I’ll leave it to our dean of place, Wendell Berry, to take on some of those through a passage from his recent essay, “The Thoughts of Limits in a Prodigal Age” where he talks about capacity, scale, and form in agrarianism. He says: “It is a formidable paradox that in order to achieve the sort of limitless we have begun to call ‘sustainability’… strict limits must be observed. Enduring structures of household and family life, or the life of a community or the life of a country, cannot be formed except within limits. We must not outdistance local knowledge and affection, or the capacities of local persons to pay attention to the details only by which we can do good to one another. Within limits, we can think of rightness of scale. When the scale is right, we can imagine completeness of form.”
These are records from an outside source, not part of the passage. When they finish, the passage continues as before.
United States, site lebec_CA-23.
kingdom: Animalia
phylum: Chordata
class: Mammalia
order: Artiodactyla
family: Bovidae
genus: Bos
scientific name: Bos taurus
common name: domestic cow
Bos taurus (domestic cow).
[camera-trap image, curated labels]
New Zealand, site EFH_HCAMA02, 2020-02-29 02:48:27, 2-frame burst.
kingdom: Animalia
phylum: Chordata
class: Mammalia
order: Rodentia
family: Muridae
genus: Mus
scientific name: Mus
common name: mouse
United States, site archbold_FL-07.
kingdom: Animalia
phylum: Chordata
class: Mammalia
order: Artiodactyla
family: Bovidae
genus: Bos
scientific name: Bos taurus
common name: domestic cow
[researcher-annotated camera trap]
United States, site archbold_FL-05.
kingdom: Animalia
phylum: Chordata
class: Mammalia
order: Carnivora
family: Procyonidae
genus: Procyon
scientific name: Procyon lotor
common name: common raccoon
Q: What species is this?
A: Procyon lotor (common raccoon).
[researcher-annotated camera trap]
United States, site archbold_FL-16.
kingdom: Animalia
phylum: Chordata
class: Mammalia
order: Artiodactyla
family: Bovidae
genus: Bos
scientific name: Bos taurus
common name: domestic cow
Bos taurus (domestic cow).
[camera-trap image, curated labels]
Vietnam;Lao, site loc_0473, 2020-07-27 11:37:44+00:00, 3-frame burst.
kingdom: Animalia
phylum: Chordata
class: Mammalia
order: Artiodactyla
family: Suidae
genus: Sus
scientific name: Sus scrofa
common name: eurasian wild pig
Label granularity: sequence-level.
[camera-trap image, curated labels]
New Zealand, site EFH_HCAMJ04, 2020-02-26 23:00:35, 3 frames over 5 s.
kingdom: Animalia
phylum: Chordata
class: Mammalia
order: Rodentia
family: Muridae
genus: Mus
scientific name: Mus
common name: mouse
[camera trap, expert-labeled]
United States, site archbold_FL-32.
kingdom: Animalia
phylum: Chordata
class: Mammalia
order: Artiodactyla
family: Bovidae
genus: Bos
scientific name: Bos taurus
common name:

That triptych of capacity, scale and form has appeared on this blog before and will again because it so perfectly describes both the problem and the solution. It also encapsulates why the dominant paradigm cannot “see” us or work in tandem with us. It also beautifully describes the localness of organizing that markets know well. Those limits are exactly how our market founders staked a necessary place in their community and now can manage the outcomes of their projects or mission with respect to that place. So remember: Don’t hide the hard work your organization has done that is embedded in the decisions of location, products, procedures, and the goals of your market. It’ll help bust some of those myths.
(history of market eras)
- 1970s-1980s: Back-to-land farmers, civil rights leaders, and ecological advocates begin markets. Their organizing principle is “Grow it to sell it” -a provocative statement at the time by the way- asking for a steady commitment up front from both the growers and the buyers to act honorably and collectively. These markets opened in places (interestingly, in a lot of university towns ) such as Madison WI, Carrboro NC, Athens OH, Berkeley CA, Montpelier VT.
- 1990s: Community leaders, aware of those first growers-only markets, begin to open markets as holders of civic space adding a “learn together”/social cohesion motif to the grow it to sell it mandate. Places including San Francisco, Seattle, New Orleans, Portland, Cleveland, District of Columbia were the recipient of this round of founders. Interestingly, many of these leaders also became the founders of larger networks, including Farmers Market Coalition.
- 1990s-2000s: Main Street markets in smaller towns and in rural communities add markets to their revival initiatives in towns like Ocean Springs MS, Natchitoches LA, and Durham NC. These markets encouraged value-added items and new non-farm vendors, focusing on incubating new businesses and supporting nearby Main Street initiatives.
- 2000s: As technology advanced to allow at-risk populations to access markets with their EBT card, public health strategies became useful and the field of practioners and agencies in that field began to partner with and sponsor new markets to expand good food by getting markets in new places and adding public health incentives. One network that must be commended is Kaiser-Permanente’s markets on their own hospital campuses and markets such as Crossroads Farmers Market in Takoma Park MD.
- 2000s: Deeply embedded, longtime organizers add food initiatives to their portfolio of activities, utilizing the community assets of residents and responding to their requests for markets. Markets in and around central Brooklyn NY like Brooklyn Rescue Mission, East New York Farm and the ReFresh and Sankofa Markets in New Orleans learn from earlier markets using the market mechanism to offer residents the opportunity to be both the buyers and the vendors.